* Written tasks *
• A. According to the Flume configuration guide, which node's Flume agent is set up?
• B. For each statement, say whether it agrees with the Flume configuration guide and quote the words that decide it: (i) The sink type is set to hdfs. (ii) The channel type is set to memory. (iii) Flume must be chosen from the optional services when the cluster is created.
• C. Reproduce the part of the Flume configuration guide starting at "3. Configure the" and ending at "the flume-conf.properties subtab.".

* Text excerpt *
E-MapReduce (EMR) Flume can be started in multiple ways. This topic describes how to modify Flume configurations and start Flume agents in the EMR console to synchronize audit logs to HDFS in real time.

Prerequisites

An EMR data lake cluster is created, and Flume is selected from the optional services during cluster creation. For more information about how to create a cluster, see Create a cluster.

Procedure

  1. Go to the Services tab.
    1. Log on to the EMR console. In the left-side navigation pane, click EMR on ECS.
    2. In the top navigation bar, select the region where your cluster resides and select a resource group based on your business requirements.
    3. On the EMR on ECS page, click Services in the Actions column of the cluster that you want to manage.
  2. On the Services tab, click Configure in the Flume service section.
  3. Configure the Flume agent of the core-1-1 node and save the configuration.
    Set the parameters based on the configurations in open source Flume. For more information, see Apache Flume.
    1. On the Configure tab, click the flume-conf.properties subtab.
    2. Select Independent Node Configuration and core-1-1 from the drop-down lists.
    3. Modify the values of the parameters of flume-conf.properties as needed.
      default-agent.sinks = default-sink
      default-agent.sources = default-source
      default-agent.channels = default-channel
      default-agent.sinks.default-sink.type = hdfs
      default-agent.sinks.default-sink.channel =  default-channel
      default-agent.channels.default-channel.type = file
      default-agent.sources.default-source.type = avro
      default-agent.sinks.default-sink.hdfs.path = hdfs://master-1-1:9000/path
      default-agent.sinks.default-sink.hdfs.fileType = DataStream
      default-agent.sinks.default-sink.hdfs.rollSize = 0
      default-agent.sinks.default-sink.hdfs.rollCount = 0
      default-agent.sinks.default-sink.hdfs.rollInterval = 86400
      default-agent.sinks.default-sink.hdfs.batchSize = 51200
      default-agent.sources.default-source.bind = 0.0.0.0
      default-agent.sources.default-source.port = ****
      default-agent.sources.default-source.channels =  default-channel
      default-agent.channels.default-channel.transactionCapacity = 10000
      default-agent.channels.default-channel.dataDirs = ****
      default-agent.channels.default-channel.checkpointDir = ****
      default-agent.channels.default-channel.capacity = 1000000
      Parameter Description
      default-agent.sinks Specifies the names of all sinks. Example: default-sink.

* Supplied material *
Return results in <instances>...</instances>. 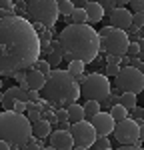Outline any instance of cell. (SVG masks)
Wrapping results in <instances>:
<instances>
[{
    "instance_id": "cell-4",
    "label": "cell",
    "mask_w": 144,
    "mask_h": 150,
    "mask_svg": "<svg viewBox=\"0 0 144 150\" xmlns=\"http://www.w3.org/2000/svg\"><path fill=\"white\" fill-rule=\"evenodd\" d=\"M34 128L30 118L24 112L16 110H4L0 112V138L8 140L14 148H20L32 138Z\"/></svg>"
},
{
    "instance_id": "cell-10",
    "label": "cell",
    "mask_w": 144,
    "mask_h": 150,
    "mask_svg": "<svg viewBox=\"0 0 144 150\" xmlns=\"http://www.w3.org/2000/svg\"><path fill=\"white\" fill-rule=\"evenodd\" d=\"M114 138L118 140L120 144H136L140 142V124L132 118H124L118 120L114 126Z\"/></svg>"
},
{
    "instance_id": "cell-8",
    "label": "cell",
    "mask_w": 144,
    "mask_h": 150,
    "mask_svg": "<svg viewBox=\"0 0 144 150\" xmlns=\"http://www.w3.org/2000/svg\"><path fill=\"white\" fill-rule=\"evenodd\" d=\"M100 36L106 40V52L108 54H118V56H124L128 52V32L126 30H120V28H114V26H104L100 30Z\"/></svg>"
},
{
    "instance_id": "cell-29",
    "label": "cell",
    "mask_w": 144,
    "mask_h": 150,
    "mask_svg": "<svg viewBox=\"0 0 144 150\" xmlns=\"http://www.w3.org/2000/svg\"><path fill=\"white\" fill-rule=\"evenodd\" d=\"M120 72V64H112V62H106V76H112L116 78V74Z\"/></svg>"
},
{
    "instance_id": "cell-45",
    "label": "cell",
    "mask_w": 144,
    "mask_h": 150,
    "mask_svg": "<svg viewBox=\"0 0 144 150\" xmlns=\"http://www.w3.org/2000/svg\"><path fill=\"white\" fill-rule=\"evenodd\" d=\"M88 2H90V0H78V6H86Z\"/></svg>"
},
{
    "instance_id": "cell-19",
    "label": "cell",
    "mask_w": 144,
    "mask_h": 150,
    "mask_svg": "<svg viewBox=\"0 0 144 150\" xmlns=\"http://www.w3.org/2000/svg\"><path fill=\"white\" fill-rule=\"evenodd\" d=\"M82 106H84V114H86V120H92V116H96L98 112H100V108H102V104L98 102V100H86Z\"/></svg>"
},
{
    "instance_id": "cell-15",
    "label": "cell",
    "mask_w": 144,
    "mask_h": 150,
    "mask_svg": "<svg viewBox=\"0 0 144 150\" xmlns=\"http://www.w3.org/2000/svg\"><path fill=\"white\" fill-rule=\"evenodd\" d=\"M26 80L30 84V90H42L46 84V74L40 72L38 68H28L26 70Z\"/></svg>"
},
{
    "instance_id": "cell-41",
    "label": "cell",
    "mask_w": 144,
    "mask_h": 150,
    "mask_svg": "<svg viewBox=\"0 0 144 150\" xmlns=\"http://www.w3.org/2000/svg\"><path fill=\"white\" fill-rule=\"evenodd\" d=\"M140 62H142L140 56H130V66H136V68H138V66H140Z\"/></svg>"
},
{
    "instance_id": "cell-44",
    "label": "cell",
    "mask_w": 144,
    "mask_h": 150,
    "mask_svg": "<svg viewBox=\"0 0 144 150\" xmlns=\"http://www.w3.org/2000/svg\"><path fill=\"white\" fill-rule=\"evenodd\" d=\"M140 140H142V142H144V122H142V124H140Z\"/></svg>"
},
{
    "instance_id": "cell-38",
    "label": "cell",
    "mask_w": 144,
    "mask_h": 150,
    "mask_svg": "<svg viewBox=\"0 0 144 150\" xmlns=\"http://www.w3.org/2000/svg\"><path fill=\"white\" fill-rule=\"evenodd\" d=\"M130 114L136 116V118H142V116H144V108H140V106H132V108H130Z\"/></svg>"
},
{
    "instance_id": "cell-3",
    "label": "cell",
    "mask_w": 144,
    "mask_h": 150,
    "mask_svg": "<svg viewBox=\"0 0 144 150\" xmlns=\"http://www.w3.org/2000/svg\"><path fill=\"white\" fill-rule=\"evenodd\" d=\"M44 96L50 100L52 108H68L80 98V84L76 82V76L68 70L52 68L50 74H46V84H44Z\"/></svg>"
},
{
    "instance_id": "cell-6",
    "label": "cell",
    "mask_w": 144,
    "mask_h": 150,
    "mask_svg": "<svg viewBox=\"0 0 144 150\" xmlns=\"http://www.w3.org/2000/svg\"><path fill=\"white\" fill-rule=\"evenodd\" d=\"M80 88H82L84 100H98V102L106 100L108 96H110V92H112L108 76L106 74H98V72L88 74L86 82H84Z\"/></svg>"
},
{
    "instance_id": "cell-9",
    "label": "cell",
    "mask_w": 144,
    "mask_h": 150,
    "mask_svg": "<svg viewBox=\"0 0 144 150\" xmlns=\"http://www.w3.org/2000/svg\"><path fill=\"white\" fill-rule=\"evenodd\" d=\"M70 132H72V136H74V148L76 150L92 148L96 136H98L94 124L90 120H86V118L80 120V122H74L70 126Z\"/></svg>"
},
{
    "instance_id": "cell-42",
    "label": "cell",
    "mask_w": 144,
    "mask_h": 150,
    "mask_svg": "<svg viewBox=\"0 0 144 150\" xmlns=\"http://www.w3.org/2000/svg\"><path fill=\"white\" fill-rule=\"evenodd\" d=\"M86 78H88V74H84V72H82V74H78V76H76V82L82 86L84 82H86Z\"/></svg>"
},
{
    "instance_id": "cell-20",
    "label": "cell",
    "mask_w": 144,
    "mask_h": 150,
    "mask_svg": "<svg viewBox=\"0 0 144 150\" xmlns=\"http://www.w3.org/2000/svg\"><path fill=\"white\" fill-rule=\"evenodd\" d=\"M70 16H72V24H88V14L84 10V6H76Z\"/></svg>"
},
{
    "instance_id": "cell-11",
    "label": "cell",
    "mask_w": 144,
    "mask_h": 150,
    "mask_svg": "<svg viewBox=\"0 0 144 150\" xmlns=\"http://www.w3.org/2000/svg\"><path fill=\"white\" fill-rule=\"evenodd\" d=\"M90 122L94 124L98 136H108V134H112V132H114V126H116V120L112 118L110 112H98L96 116H92Z\"/></svg>"
},
{
    "instance_id": "cell-39",
    "label": "cell",
    "mask_w": 144,
    "mask_h": 150,
    "mask_svg": "<svg viewBox=\"0 0 144 150\" xmlns=\"http://www.w3.org/2000/svg\"><path fill=\"white\" fill-rule=\"evenodd\" d=\"M32 26H34V30L38 32V34H42V32L46 30V26H44L42 22H32Z\"/></svg>"
},
{
    "instance_id": "cell-27",
    "label": "cell",
    "mask_w": 144,
    "mask_h": 150,
    "mask_svg": "<svg viewBox=\"0 0 144 150\" xmlns=\"http://www.w3.org/2000/svg\"><path fill=\"white\" fill-rule=\"evenodd\" d=\"M100 104H102L104 108H108V110H110L114 104H120V96H118V94H112V92H110V96H108L106 100H102Z\"/></svg>"
},
{
    "instance_id": "cell-21",
    "label": "cell",
    "mask_w": 144,
    "mask_h": 150,
    "mask_svg": "<svg viewBox=\"0 0 144 150\" xmlns=\"http://www.w3.org/2000/svg\"><path fill=\"white\" fill-rule=\"evenodd\" d=\"M110 114H112V118L118 122V120H124L130 112H128V108H126V106H122V104H114V106L110 108Z\"/></svg>"
},
{
    "instance_id": "cell-13",
    "label": "cell",
    "mask_w": 144,
    "mask_h": 150,
    "mask_svg": "<svg viewBox=\"0 0 144 150\" xmlns=\"http://www.w3.org/2000/svg\"><path fill=\"white\" fill-rule=\"evenodd\" d=\"M110 24L120 30H128L132 26V12L126 6H116L110 12Z\"/></svg>"
},
{
    "instance_id": "cell-12",
    "label": "cell",
    "mask_w": 144,
    "mask_h": 150,
    "mask_svg": "<svg viewBox=\"0 0 144 150\" xmlns=\"http://www.w3.org/2000/svg\"><path fill=\"white\" fill-rule=\"evenodd\" d=\"M16 100H24V102H28L30 100V90H24L22 86H12L8 88L4 96H2V108L4 110H12V106Z\"/></svg>"
},
{
    "instance_id": "cell-33",
    "label": "cell",
    "mask_w": 144,
    "mask_h": 150,
    "mask_svg": "<svg viewBox=\"0 0 144 150\" xmlns=\"http://www.w3.org/2000/svg\"><path fill=\"white\" fill-rule=\"evenodd\" d=\"M130 6L134 12H144V0H130Z\"/></svg>"
},
{
    "instance_id": "cell-36",
    "label": "cell",
    "mask_w": 144,
    "mask_h": 150,
    "mask_svg": "<svg viewBox=\"0 0 144 150\" xmlns=\"http://www.w3.org/2000/svg\"><path fill=\"white\" fill-rule=\"evenodd\" d=\"M8 76H12V78H16L18 82L26 80V70H14V72H10Z\"/></svg>"
},
{
    "instance_id": "cell-32",
    "label": "cell",
    "mask_w": 144,
    "mask_h": 150,
    "mask_svg": "<svg viewBox=\"0 0 144 150\" xmlns=\"http://www.w3.org/2000/svg\"><path fill=\"white\" fill-rule=\"evenodd\" d=\"M98 2L102 4L104 12H108V14H110V12H112L114 8H116V2H114V0H98Z\"/></svg>"
},
{
    "instance_id": "cell-5",
    "label": "cell",
    "mask_w": 144,
    "mask_h": 150,
    "mask_svg": "<svg viewBox=\"0 0 144 150\" xmlns=\"http://www.w3.org/2000/svg\"><path fill=\"white\" fill-rule=\"evenodd\" d=\"M58 0H30L28 2V18L32 22H42L46 28H54L58 22Z\"/></svg>"
},
{
    "instance_id": "cell-17",
    "label": "cell",
    "mask_w": 144,
    "mask_h": 150,
    "mask_svg": "<svg viewBox=\"0 0 144 150\" xmlns=\"http://www.w3.org/2000/svg\"><path fill=\"white\" fill-rule=\"evenodd\" d=\"M32 128H34V136H38V138H46L48 134H52V124L48 122L46 118H40L38 122H34L32 124Z\"/></svg>"
},
{
    "instance_id": "cell-18",
    "label": "cell",
    "mask_w": 144,
    "mask_h": 150,
    "mask_svg": "<svg viewBox=\"0 0 144 150\" xmlns=\"http://www.w3.org/2000/svg\"><path fill=\"white\" fill-rule=\"evenodd\" d=\"M68 114H70V122L74 124V122H80V120H84L86 118V114H84V106H80L78 102H74L68 106Z\"/></svg>"
},
{
    "instance_id": "cell-43",
    "label": "cell",
    "mask_w": 144,
    "mask_h": 150,
    "mask_svg": "<svg viewBox=\"0 0 144 150\" xmlns=\"http://www.w3.org/2000/svg\"><path fill=\"white\" fill-rule=\"evenodd\" d=\"M116 2V6H128L130 4V0H114Z\"/></svg>"
},
{
    "instance_id": "cell-37",
    "label": "cell",
    "mask_w": 144,
    "mask_h": 150,
    "mask_svg": "<svg viewBox=\"0 0 144 150\" xmlns=\"http://www.w3.org/2000/svg\"><path fill=\"white\" fill-rule=\"evenodd\" d=\"M0 16H2V18H8V16H16V10H14V8H0Z\"/></svg>"
},
{
    "instance_id": "cell-26",
    "label": "cell",
    "mask_w": 144,
    "mask_h": 150,
    "mask_svg": "<svg viewBox=\"0 0 144 150\" xmlns=\"http://www.w3.org/2000/svg\"><path fill=\"white\" fill-rule=\"evenodd\" d=\"M84 64L82 60H72V62H68V72H72L74 76H78V74H82L84 72Z\"/></svg>"
},
{
    "instance_id": "cell-28",
    "label": "cell",
    "mask_w": 144,
    "mask_h": 150,
    "mask_svg": "<svg viewBox=\"0 0 144 150\" xmlns=\"http://www.w3.org/2000/svg\"><path fill=\"white\" fill-rule=\"evenodd\" d=\"M52 52V44L46 38H40V56H48Z\"/></svg>"
},
{
    "instance_id": "cell-16",
    "label": "cell",
    "mask_w": 144,
    "mask_h": 150,
    "mask_svg": "<svg viewBox=\"0 0 144 150\" xmlns=\"http://www.w3.org/2000/svg\"><path fill=\"white\" fill-rule=\"evenodd\" d=\"M84 10H86V14H88V24H96L100 22L102 18H104V8H102V4L98 2V0H90L86 6H84Z\"/></svg>"
},
{
    "instance_id": "cell-46",
    "label": "cell",
    "mask_w": 144,
    "mask_h": 150,
    "mask_svg": "<svg viewBox=\"0 0 144 150\" xmlns=\"http://www.w3.org/2000/svg\"><path fill=\"white\" fill-rule=\"evenodd\" d=\"M138 70H140V72L144 74V62H140V66H138Z\"/></svg>"
},
{
    "instance_id": "cell-1",
    "label": "cell",
    "mask_w": 144,
    "mask_h": 150,
    "mask_svg": "<svg viewBox=\"0 0 144 150\" xmlns=\"http://www.w3.org/2000/svg\"><path fill=\"white\" fill-rule=\"evenodd\" d=\"M40 58V34L32 22L22 16L0 18V70H28Z\"/></svg>"
},
{
    "instance_id": "cell-2",
    "label": "cell",
    "mask_w": 144,
    "mask_h": 150,
    "mask_svg": "<svg viewBox=\"0 0 144 150\" xmlns=\"http://www.w3.org/2000/svg\"><path fill=\"white\" fill-rule=\"evenodd\" d=\"M58 40L66 54L72 60H82L90 64L98 58L100 52V32H96L90 24H68L58 34Z\"/></svg>"
},
{
    "instance_id": "cell-34",
    "label": "cell",
    "mask_w": 144,
    "mask_h": 150,
    "mask_svg": "<svg viewBox=\"0 0 144 150\" xmlns=\"http://www.w3.org/2000/svg\"><path fill=\"white\" fill-rule=\"evenodd\" d=\"M126 54H128V56H138V54H140V46H138V42H130Z\"/></svg>"
},
{
    "instance_id": "cell-40",
    "label": "cell",
    "mask_w": 144,
    "mask_h": 150,
    "mask_svg": "<svg viewBox=\"0 0 144 150\" xmlns=\"http://www.w3.org/2000/svg\"><path fill=\"white\" fill-rule=\"evenodd\" d=\"M0 8H14V0H0Z\"/></svg>"
},
{
    "instance_id": "cell-24",
    "label": "cell",
    "mask_w": 144,
    "mask_h": 150,
    "mask_svg": "<svg viewBox=\"0 0 144 150\" xmlns=\"http://www.w3.org/2000/svg\"><path fill=\"white\" fill-rule=\"evenodd\" d=\"M32 68H38L40 72H44V74H50V72H52V64L48 62L46 58L40 56V58H38V60L34 62V66H32Z\"/></svg>"
},
{
    "instance_id": "cell-22",
    "label": "cell",
    "mask_w": 144,
    "mask_h": 150,
    "mask_svg": "<svg viewBox=\"0 0 144 150\" xmlns=\"http://www.w3.org/2000/svg\"><path fill=\"white\" fill-rule=\"evenodd\" d=\"M76 8V4L72 0H58V10H60V16H70L72 12Z\"/></svg>"
},
{
    "instance_id": "cell-48",
    "label": "cell",
    "mask_w": 144,
    "mask_h": 150,
    "mask_svg": "<svg viewBox=\"0 0 144 150\" xmlns=\"http://www.w3.org/2000/svg\"><path fill=\"white\" fill-rule=\"evenodd\" d=\"M24 2H30V0H24Z\"/></svg>"
},
{
    "instance_id": "cell-25",
    "label": "cell",
    "mask_w": 144,
    "mask_h": 150,
    "mask_svg": "<svg viewBox=\"0 0 144 150\" xmlns=\"http://www.w3.org/2000/svg\"><path fill=\"white\" fill-rule=\"evenodd\" d=\"M96 150H110L112 148V144H110V140H108V136H96L94 144H92Z\"/></svg>"
},
{
    "instance_id": "cell-7",
    "label": "cell",
    "mask_w": 144,
    "mask_h": 150,
    "mask_svg": "<svg viewBox=\"0 0 144 150\" xmlns=\"http://www.w3.org/2000/svg\"><path fill=\"white\" fill-rule=\"evenodd\" d=\"M114 82H116V86L122 92L140 94L144 90V74L136 66H124V68H120Z\"/></svg>"
},
{
    "instance_id": "cell-23",
    "label": "cell",
    "mask_w": 144,
    "mask_h": 150,
    "mask_svg": "<svg viewBox=\"0 0 144 150\" xmlns=\"http://www.w3.org/2000/svg\"><path fill=\"white\" fill-rule=\"evenodd\" d=\"M136 100H138V94H134V92H122V96H120V104L126 106L128 110L132 106H136Z\"/></svg>"
},
{
    "instance_id": "cell-14",
    "label": "cell",
    "mask_w": 144,
    "mask_h": 150,
    "mask_svg": "<svg viewBox=\"0 0 144 150\" xmlns=\"http://www.w3.org/2000/svg\"><path fill=\"white\" fill-rule=\"evenodd\" d=\"M50 146L54 150H70L74 148V136L70 130H54L50 134Z\"/></svg>"
},
{
    "instance_id": "cell-31",
    "label": "cell",
    "mask_w": 144,
    "mask_h": 150,
    "mask_svg": "<svg viewBox=\"0 0 144 150\" xmlns=\"http://www.w3.org/2000/svg\"><path fill=\"white\" fill-rule=\"evenodd\" d=\"M132 24L138 26V28H142L144 26V12H134L132 14Z\"/></svg>"
},
{
    "instance_id": "cell-35",
    "label": "cell",
    "mask_w": 144,
    "mask_h": 150,
    "mask_svg": "<svg viewBox=\"0 0 144 150\" xmlns=\"http://www.w3.org/2000/svg\"><path fill=\"white\" fill-rule=\"evenodd\" d=\"M56 116H58V120H60V122H64V120H70L68 108H58V110H56Z\"/></svg>"
},
{
    "instance_id": "cell-30",
    "label": "cell",
    "mask_w": 144,
    "mask_h": 150,
    "mask_svg": "<svg viewBox=\"0 0 144 150\" xmlns=\"http://www.w3.org/2000/svg\"><path fill=\"white\" fill-rule=\"evenodd\" d=\"M46 60L50 62V64H52V68H56V66H58V64L62 62V60H64V58L60 56V54H56V52H50V54L46 56Z\"/></svg>"
},
{
    "instance_id": "cell-47",
    "label": "cell",
    "mask_w": 144,
    "mask_h": 150,
    "mask_svg": "<svg viewBox=\"0 0 144 150\" xmlns=\"http://www.w3.org/2000/svg\"><path fill=\"white\" fill-rule=\"evenodd\" d=\"M138 56H140V60L144 62V50H140V54H138Z\"/></svg>"
}]
</instances>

* Outputs in order *
• A. The core-1-1 node.

• B.
(i) Yes: "default-agent.sinks.default-sink.type = hdfs"
(ii) No: "default-agent.channels.default-channel.type = file"
(iii) Yes: "Flume is selected from the optional services during cluster creation"

• C.
3. Configure the Flume agent of the core-1-1 node and save the configuration.
    Set the parameters based on the configurations in open source Flume. For more information, see Apache Flume.
    1. On the Configure tab, click the flume-conf.properties subtab.